Die Bundestagsverwaltung bestätigte den Eingang des Schreibens von NRW-CDU-Generalsekretär Oliver Wittke an Bundestagspräsident Norbert Lammert, das der Nachrichtenagentur dapd vorliegt. "Die Bundestagsverwaltung klärt zurzeit den Sachverhalt", sagte ein Sprecher. Noch sei man nicht in der Phase der Prüfung. Bei einer Affäre des mittlerweile verstorbenen FDP-Politikers Jürgen Möllemann habe diese Phase etwa vier Jahre gedauert.

Wittke sprach von einem "beispiellosen Vorgang". Er kritisierte, dass Kraft die Imagekampagne mit identischem Namen und Konzept der Veranstaltung im Wahlkampf noch aus Parteimitteln finanzierte. "Es kann nicht sein, dass haargenau dieselbe Veranstaltung nach dem Regierungswechsel aus Steuermitteln finanziert wird." Obendrein sei es eine "nicht zu überbietende Kaltschnäuzigkeit", dass die Landesregierung sich damit über einen Beschluss des Haushaltsausschusses hinwegsetze, der ihr die Finanzierung dieser Veranstaltung aus Landesmitteln zuvor verboten habe.

Der haushaltspolitische Sprecher der Linken, Rüdiger Sagel, rügte: "Es geht bei den 'Tatkraft'-Tagen nicht, wie es die Landesregierung jetzt darstellt, um eine Selbstdarstellung, sondern lediglich darum, dass Frau Kraft in der Öffentlichkeit gut dasteht." Sagel forderte ein sofortiges Ende der Veranstaltungsreihe. Als Mitglied im Ausschuss für Haushaltskontrolle habe er so etwas noch nicht erlebt. Sagel kündigte an: "Einen dreisten Griff in die Staatskasse werden wir auf keinen Fall dulden."

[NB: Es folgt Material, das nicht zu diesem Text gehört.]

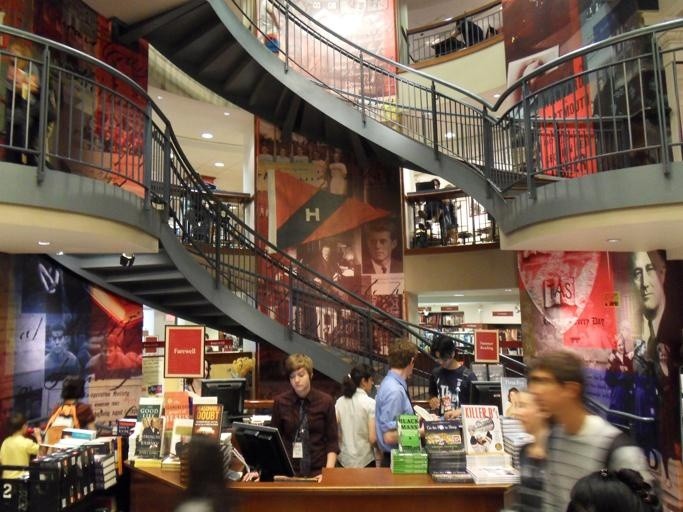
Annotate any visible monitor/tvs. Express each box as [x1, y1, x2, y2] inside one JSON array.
[[201, 375, 246, 422], [468, 379, 502, 418], [236, 424, 296, 479]]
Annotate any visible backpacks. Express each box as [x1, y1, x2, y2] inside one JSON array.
[[37, 404, 81, 453]]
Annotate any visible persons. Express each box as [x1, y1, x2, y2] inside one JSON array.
[[4, 39, 57, 168], [375, 339, 425, 468], [526, 350, 660, 512], [259, 0, 281, 58], [428, 335, 478, 420], [567, 467, 664, 512], [604, 333, 679, 464], [239, 352, 340, 483], [335, 363, 384, 469], [313, 245, 340, 344], [629, 250, 683, 358], [362, 221, 403, 274], [44, 320, 141, 379], [418, 179, 445, 226], [514, 389, 553, 512], [50, 375, 95, 430], [451, 19, 484, 46], [260, 144, 348, 197]]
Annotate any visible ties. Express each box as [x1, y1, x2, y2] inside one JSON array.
[[298, 399, 312, 475], [381, 267, 387, 273], [647, 319, 654, 337]]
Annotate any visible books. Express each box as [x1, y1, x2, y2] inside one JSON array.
[[391, 376, 536, 486], [0, 392, 234, 512]]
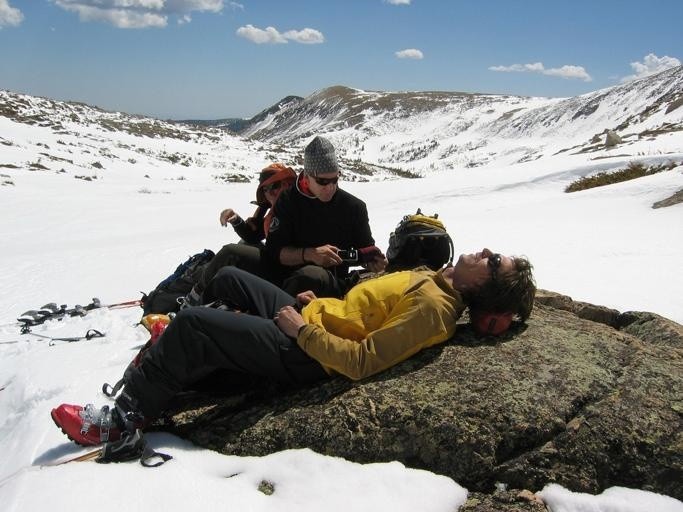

Ähnlich wie Wittke wies auch Sagel darauf hin, dass die Linken im April 2011 zusammen mit CDU und FDP im April 2011 dafür gesorgt hätten, dass Krafts Etat für Veranstaltungen um 250.000 Euro gekürzt wird, "um damit die aus Steuergeldern finanzierten 'TatKraft'-Tage zu streichen".

In seinem Antrag zur Aktuellen Viertelstunde am Donnerstag will Sagel klären, ob die Veranstaltung wirklich aus Steuergeldern finanziert wurde. "Auch die Medienberichte bieten für mich noch keinen Grund zur Annahme, dass die Landesregierung so dreist ist, etwas durchzusetzen, was zuvor untersagt wurde", sagte Sagel.

Die Staatskanzlei bestätigte der Nachrichtenagentur dapd, dass für die zehn "Tatkraft"-Tage von November 2010 bis Januar 2012 rund 192.000 Euro aus dem Landeshaushalt bezahlt wurden. Die sieben Veranstaltungen im vergangenen Jahr hätten 130.000 Euro gekostet.